◆ **Direction**: Output every line of the items below as a numbered list, omitting blank lines.

[Dataset rows]
━━━━━━━━

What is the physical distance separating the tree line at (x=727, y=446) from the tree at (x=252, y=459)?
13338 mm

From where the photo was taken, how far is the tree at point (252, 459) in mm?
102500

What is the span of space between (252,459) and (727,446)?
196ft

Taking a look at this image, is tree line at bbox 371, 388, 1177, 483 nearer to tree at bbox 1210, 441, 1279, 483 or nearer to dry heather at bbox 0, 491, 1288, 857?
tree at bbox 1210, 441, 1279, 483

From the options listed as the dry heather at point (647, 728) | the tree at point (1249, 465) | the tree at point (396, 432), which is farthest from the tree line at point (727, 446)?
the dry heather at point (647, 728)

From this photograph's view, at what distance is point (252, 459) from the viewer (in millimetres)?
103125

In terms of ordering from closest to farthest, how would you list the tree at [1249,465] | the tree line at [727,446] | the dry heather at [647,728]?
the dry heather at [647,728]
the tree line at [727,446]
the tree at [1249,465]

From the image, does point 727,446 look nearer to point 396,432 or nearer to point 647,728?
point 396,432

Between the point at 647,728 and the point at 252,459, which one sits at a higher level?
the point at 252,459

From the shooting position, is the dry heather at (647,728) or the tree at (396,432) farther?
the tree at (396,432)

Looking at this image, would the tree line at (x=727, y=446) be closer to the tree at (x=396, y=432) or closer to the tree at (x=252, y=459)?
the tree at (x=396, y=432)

━━━━━━━━

◆ **Completed exercise**:
1. What is the physical distance separating the tree line at (x=727, y=446) from the tree at (x=252, y=459)?
2. 13338 mm
3. From where the photo was taken, how far is the tree at point (252, 459) in mm?
4. 102500
5. What is the span of space between (252,459) and (727,446)?
6. 196ft
7. Taking a look at this image, is tree line at bbox 371, 388, 1177, 483 nearer to tree at bbox 1210, 441, 1279, 483 or nearer to dry heather at bbox 0, 491, 1288, 857?
8. tree at bbox 1210, 441, 1279, 483
9. From the options listed as the dry heather at point (647, 728) | the tree at point (1249, 465) | the tree at point (396, 432), which is farthest from the tree line at point (727, 446)?
10. the dry heather at point (647, 728)
11. From this photograph's view, at what distance is point (252, 459) from the viewer (in millimetres)?
12. 103125
13. In terms of ordering from closest to farthest, how would you list the tree at [1249,465] | the tree line at [727,446] | the dry heather at [647,728]?
14. the dry heather at [647,728]
15. the tree line at [727,446]
16. the tree at [1249,465]
17. From the image, does point 727,446 look nearer to point 396,432 or nearer to point 647,728?
18. point 396,432
19. Between the point at 647,728 and the point at 252,459, which one sits at a higher level?
20. the point at 252,459
21. From the shooting position, is the dry heather at (647,728) or the tree at (396,432) farther?
22. the tree at (396,432)
23. Looking at this image, would the tree line at (x=727, y=446) be closer to the tree at (x=396, y=432) or closer to the tree at (x=252, y=459)?
24. the tree at (x=396, y=432)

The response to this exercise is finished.